The opinion of the court was delivered by: The Honorable David O. Carter, Judge





Julie Barrera Not Present Courtroom Clerk Court Reporter


Before the Court is Defendant Bird Brain, Inc's ("Bird Brain") Motion to Dismiss (Docket 12) ("Motion to Dismiss"). The Court finds this matter appropriate for decision without oral argument. Fed.R.Civ. P. 78; Local Rule 7-15. After considering the moving, opposing, and replying papers, the Court hereby GRANTS IN PART AND DENIES IN PART the Motion to Dismiss and DENIES the Motion to Strike.

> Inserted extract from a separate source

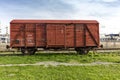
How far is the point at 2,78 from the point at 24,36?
12.8 meters

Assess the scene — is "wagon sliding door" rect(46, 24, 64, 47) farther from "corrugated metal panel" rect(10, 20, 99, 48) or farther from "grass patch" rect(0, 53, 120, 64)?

Defendant Bird Brain, Inc. ("Defendant") manufactures and sells "Firepot Fuel Gel" ("Fuel Gel"), a pourable gel fuel used with firepots and other decorative lighting devices. First Amended Complaint ("FAC"), ¶ 1. Plaintiff alleges that Fuel Gel burns with an almost invisible flame, such that if a user pours more Fuel Gel into a seemingly empty firepot, the Fuel Gel in the bottle can suddenly ignite to result in a "vapor flash fire." Id. at ¶ 2-3, 16-18. These vapor flash fires are alleged to result in serious bodily injury, including third degree burns, or even death. Id. at ¶ 4.

Plaintiff avers that Defendant has full knowledge of the potential for vapor flash fires and corresponding potential for injury and yet has failed to provide warnings on Fuel Gel labels. Id. at ¶ 5, 19-20. For example, Plaintiff notes that the Safety Data Sheet for Fuel Gel explicitly states that it "burns with almost invisible flame." Id. at ¶ 21. Further, Defendant is also a defendant in two lawsuits arising out of personal injuries that resulted from Fuel Gel. Id. at ¶ 24-25. Plaintiff goes on to detail injuries caused by similar gel fuel products, consumer complaints on, an investigation into Fuel Gel by the Illinois Attorney General, and a New York law banning substances such as Fuel Gel. Id. at ¶ 26-38. Based on all of this evidence, Plaintiff contends that Defendant knew of Fuel Gel's potential to cause serious injury. Id. at ¶ 5, 19-20.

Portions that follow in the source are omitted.